Mars, avril, mai… La France compte les mois que le virus lui a amputé. Octobre, novembre… Dans un monde covidé, les Hommes ont dû prendre une pause forcée, un congé inédit dont ils n’étaient pas les instigateurs, dont ils ne désiraient pas. Un congé sociétal, vital pour la plupart d’entre nous. L’ivresse des débuts, loin de l’école, du métro bondé, du travail, a laissé place à la lassitude. Le temps a ralenti, une bulle a recouvert le globe. Virus exceptionnel, situation exceptionnelle. Dans leur jardin, dans leur 10m², entassés ou solitaires, les naufragés de la Covid-19 ont dû apprendre une nouvelle façon de vivre, de voir le temps social. Un temps de pause imposé, dont la fin manque de clarté.

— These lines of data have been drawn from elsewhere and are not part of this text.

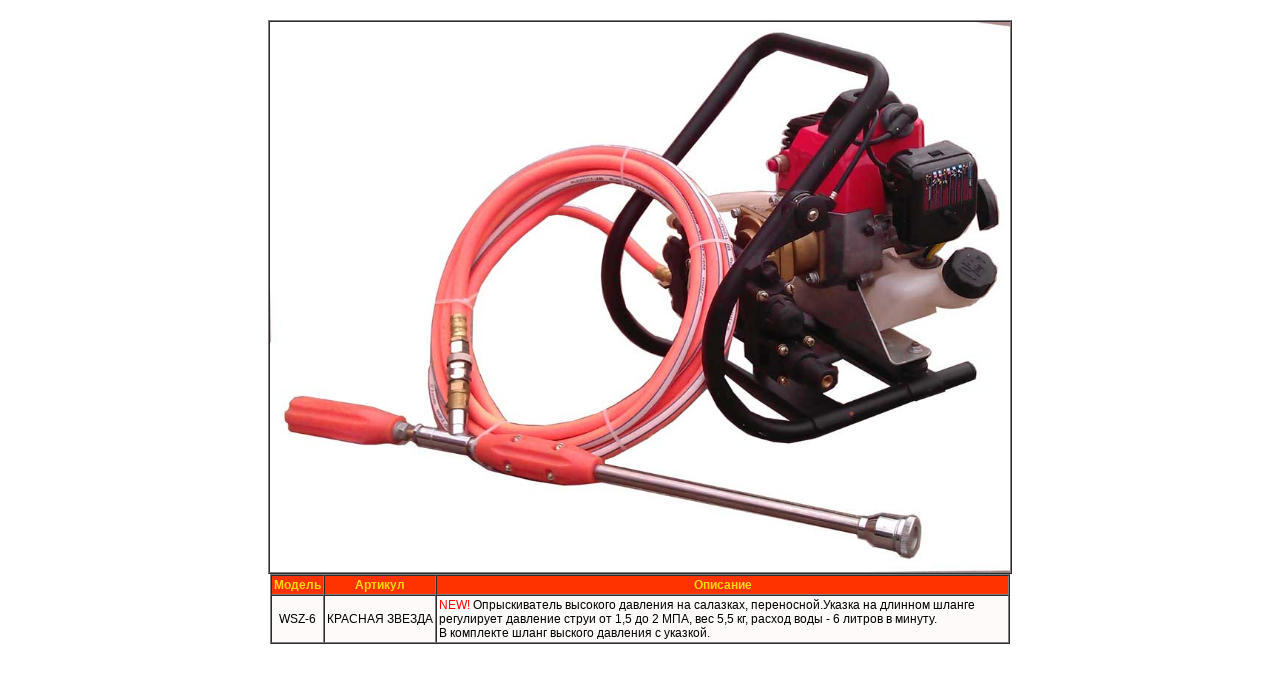

--- FILE ---
content_type: text/html
request_url: http://motokoca.ru/mister_hsts_wsz-6.html
body_size: 1389
content:
<!DOCTYPE HTML PUBLIC "-//W3C//DTD HTML 4.0 Transitional//EN">
<html>
<head>
<meta name="author" content="Owner">
<meta http-equiv="content-type" content="text/html; charset=windows-1251">
<meta name="robots" content="all">
<title>КРАСНАЯ ЗВЕЗДА - ОПРЫСКИВАТЕЛЬ WSZ-6</title>
<link rel=stylesheet type="text/css" href="../style.css">
</head>

<body bgcolor="#ffffff" topmargin=20 leftmargin=20 marginheight=20 marginwidth=20>
		<table border=1 cellspacing=0 cellpadding=0 align=center bordercolordark="#ffffff" bordercolorlight="#333333" width="604">
  <tr> 
    <td width="604"><img src="../photos/mister_hsts_wsz-6.jpg" width="740" height="550"></td>
  </tr>
</table>
		<table width=740 cellspacing=0 cellpadding=2 border=1 bordercolordark="#ffffff" bordercolorlight="#333333" bgcolor="#fffafa" align=center>
<tr align=center bgcolor="#ff3300">
	<td class=thead>Модель</td>
	<td class=thead>Артикул</td>
				<td class=thead>Описание</td>
			</tr>
<tr align=center>
	<td class=main>WSZ-6</td>
	<td class=main>КРАСНАЯ ЗВЕЗДА</td>
				<td class=main align=left><font color="red">NEW! </font>Опрыскиватель высокого давления на салазках, переносной.Указка на длинном шланге регулирует давление струи от 1,5 до 2 МПА, вес 5,5 кг, расход воды - 6 литров в минуту. В комплекте шланг выского давления с указкой.</td>
			</tr>
</table>
		<p>&nbsp;


</body>
</html>

--- FILE ---
content_type: text/css
request_url: http://motokoca.ru/style.css
body_size: 3531
content:
.main {color: #000000; font-family: arial, vernada, tahoma, serif; font-size: 12px;}
.amain {color: #791100; font-family: arial, vernada, tahoma, serif; font-size: 12px;}
.amain:hover, .amain:active {color: #461300; text-decoration: none;}

.address {color: #000033; font-family: arial, vernada, tahoma, serif; font-size: 12px;}
.address:hover, .address:active {color: #dddddd; text-decoration: none;}

.mail {color: #1300cc; font-family: arial, vernada, tahoma, serif; font-size: 12px;}
.mail:hover, .mail:active {color: #000088; text-decoration: none;}

h1 {color: #444444; font-family: arial, vernada, tahoma, serif; font-size: 18px;}

.menu {color: #ffd800; font-family: arial, vernada, tahoma, serif; font-size: 12px; text-decoration: none; font-weight: bold;}
.menu:hover, .menu:active {color: #eecc66;}
.menua {color: #f99a14; font-family: arial, vernada, tahoma, serif; font-size: 12px; font-weight: bold;}

.white  {color: #ffffff; font-family: arial, vernada, tahoma, serif; font-size: 12px; text-decoration: none;}
.white:hover, .white:active {color: #eeeeee; text-decoration: underline;}
.whitem  {color: #ffffff; font-family: arial, vernada, tahoma, serif; font-size: 11px;}


.copy {color: #ffd800; font-family: arial, vernada, tahoma, serif; font-size: 12px;}
.copy:hover, .copy:active {color: #eecc66; text-decoration: none;}

.karion {color: #eecc66; font-family: arial, vernada, tahoma, serif; font-size: 12px;}
.karion:hover, .karion:active {color: #f99a14; text-decoration: none;}


.biga {color: #330000; font-family: arial, vernada, tahoma, serif; font-size: 13px;}
.biga:hover, .biga:active {color: #663333;}

.thead {color: #ffd800; font-family: arial, vernada, tahoma, serif; font-size: 12px; font-weight: bold;}

.product {color: #443333; font-family: arial, vernada, tahoma, serif; font-size: 14px;}

.bzagl {color: #f3eacb; font-family: times new roman, times, serif; font-size: 15px;}
.det {color: #090200; font-family: arial, vernada, tahoma, serif; font-size: 11px;}

.comment {color: #660000; font-family: arial, vernada, tahoma, serif; font-size: 11px;}

.mini {color: #461300; font-family: times new roman, times, serif; font-size: 13px;}

/*************************/


.news{color: #ffffff; font-family: tahoma, arial, vernada, serif; font-size: 11px; padding: 15px;}

p {text-indent: 20px; margin-left: 20 px; margin-right: 12px}
td.catalog { background: url('images/c_fon.gif') repeat-y;}
td.rightmenu { background: url('images/r_fon.gif') repeat-y;}

.avtoriz {font-family: verdana, tahoma, serif, arial; color: #ffffff; font-size: 11px; margin: 0px 0px; padding: 0px 0px; }
.user {width: 85px;border: 1px solid #fff; border: 0px 0px; margin: 0px 0px; padding: 0px 0px;}

/* для оформления клиентской части*/

.form { width: 590px; border: 1px solid #cd5555; font-family: arial, verdana, tahoma, serif; font-size: 12px; color: #8b0000; margin: 0 auto; padding: auto;}
.zag {background-color: #ff0000; color: #fff0f5; font-size: 13px; font-weight: normal;  font-variant: small-caps;text-align:center;}
.podzag {background-color: #ff7256; color: #fff0f5; font-size: 13px; font-weight: normal;  font-variant: normal; text-align:center;}

form .formindex { display: inline;}
input .formindex {border: 0px 0px; margin: 0px 0px; padding: 0px 0px; font-size: 100%; }

.button {border-color: #ED1C24 #ED1C24 #ED1C24 #ED1C24; border-style: solid; border-width: 1px; background: #ED1C24; color: #ffffff; font-weight: bold; font-size: 10px;}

Les étudiants, apprentis vivants
Pour beaucoup d’étudiants, ce temps de pause lié à la Covid-19 était synonyme de retour chez les parents, dans un « chez soi » quitté liberté au poing pour mieux y retourner une fois le confinement annoncé. Si retourner vivre chez ses parents peut regorger d’avantages -contact, attention, parfois même verdure et espace- il peut s’agir d’une régression, une violence faite à soi-même. À l’annonce du premier confinement, 28% des moins de 35 ans ont fui leurs studios pour rejoindre l’étendue verte de la campagne originelle. Ceux qui ont troqué la déprime citadine pour un jardin et une présence humaine se sentent pourtant oppressés par un mode de vie qui n’est plus le leur. Habitués à une vie autonome, les jeunes sont à nouveau soumis à l’autorité parentale, à des règles qui ne sont plus les leurs. Car trouver refuge chez ses parents c’est aussi renoncer pour un temps indéfini à être adulte.
Même si certains jeunes vivent très bien leur réintégration au huis clos familial, dans plus d’un tiers des cas la fracture est imminente. En tant que jeunes actifs, la passivité qu’impose leur retour en enfance pèse, frappe et cogne moralement. Pour plus d’espace, les jeunes exilés de la Covid-19 se laissent étouffer et suffoquent sous le poids d’un foyer dont ils se sentent exclus par leur attachement à un autre. Et le second confinement, présenté comme plus léger, ne fait pas exception à ce mal-être étudiant.
Prendre le temps quand il déborde
Temps de pause. S’arrêter, respirer. Prendre le temps, le croquer à pleines dents. C’est ça aussi la Covid. La situation exceptionnelle de ce second confinement le permet moins avec le maintien d’une vie professionnelle et scolaire. Quand bien même, les souvenirs d’un printemps bourgeonnant et d’un été au ralenti ont laissé des traces dans notre relation à la patience. Dans les files de dépistage, devant le JT et les allocutions, face à son PC en attendant de se connecter à Zoom… Tous ces moments quotidiens, ces moments de « petits faits vrais » (Stendhal) qui ancrent dans la trivialité nous font vivre une autre expérience du temps.
Prendre le temps c’est aussi accepter sa situation et en tirer profit, en sortir grandi, différent, ou simplement ravi d’être resté le même malgré les épreuves que la Covid-19 a brandi. Patience. La situation passera, mais en attendant, autant continuer à vivre, à s’adapter au temps.